Information shown:
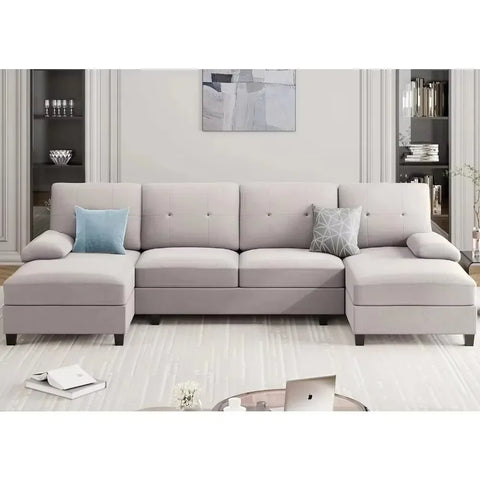 Living Room Sectional Sofa, 4-seater Set U-shaped Sofa with Double Chaise Longue, Large 106-inch Modern Fabric Sofa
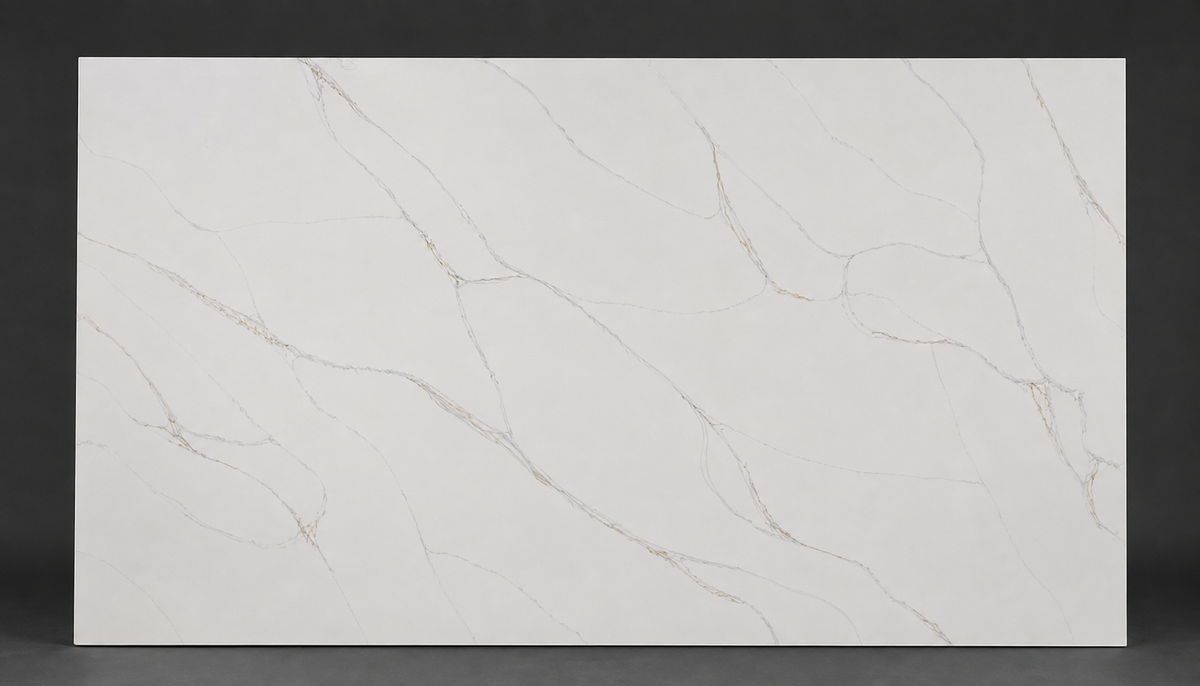 Full Calacatta Vittoria Quartz slab with a bright white background and elegant gray and gold veining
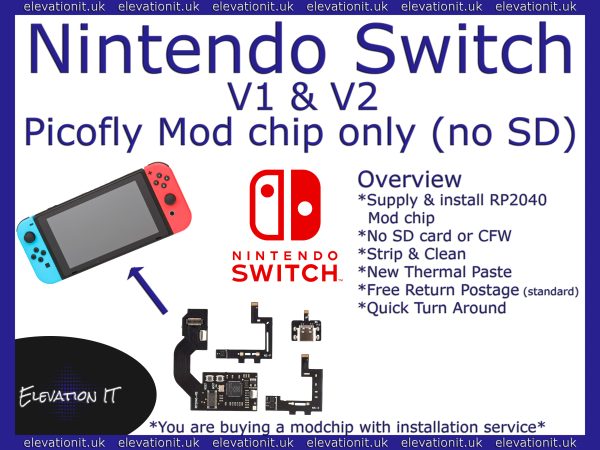 Switch v1 & v2 Picofly RP2040 mod chip install & service No SD or CFW inc, Elevation IT, Fareham UK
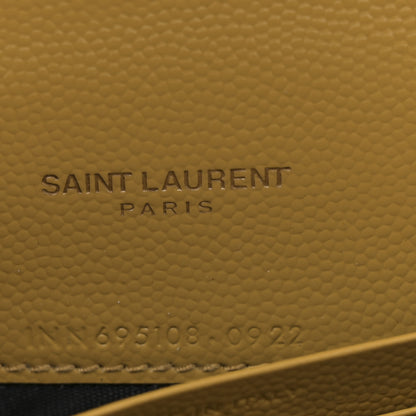 Saint Laurent Grain De Poudre Matelasse Chevron Monogram Envelope Chain Wallet Light Chartreuse 6 of 10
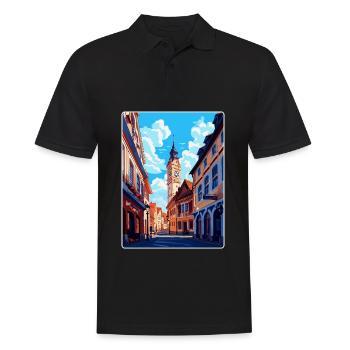 Weimar Germany Vintage Travel Poster Souvenir WPA - Men's Polo Shirt - black - Front - Kai (181cm)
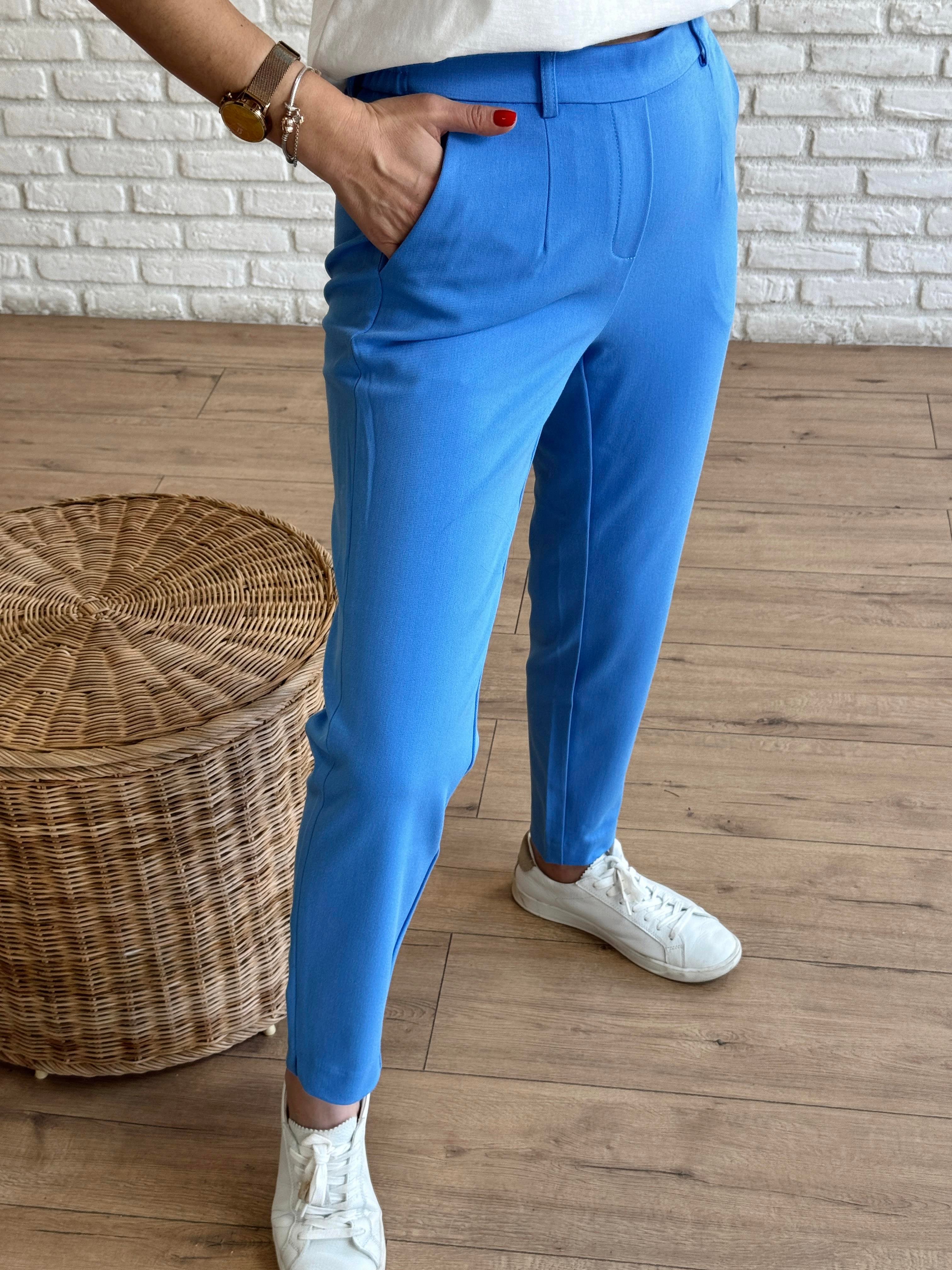 Paça Yırtmaçlı Beli Lastikli Pantolon MAVİ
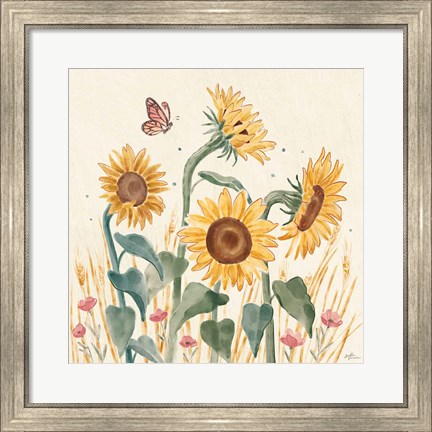 Framed Sunflower Season II Bright Print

Work to be completed:
Could you set down, exactly as written, every line from the start of the records above through the line containing "Switch v1 &", leaving the pictures out?

Response for this exercise:
 Living Room Sectional Sofa, 4-seater Set U-shaped Sofa with Double Chaise Longue, Large 106-inch Modern Fabric Sofa
 Full Calacatta Vittoria Quartz slab with a bright white background and elegant gray and gold veining
 Switch v1 & v2 Picofly RP2040 mod chip install & service No SD or CFW inc, Elevation IT, Fareham UK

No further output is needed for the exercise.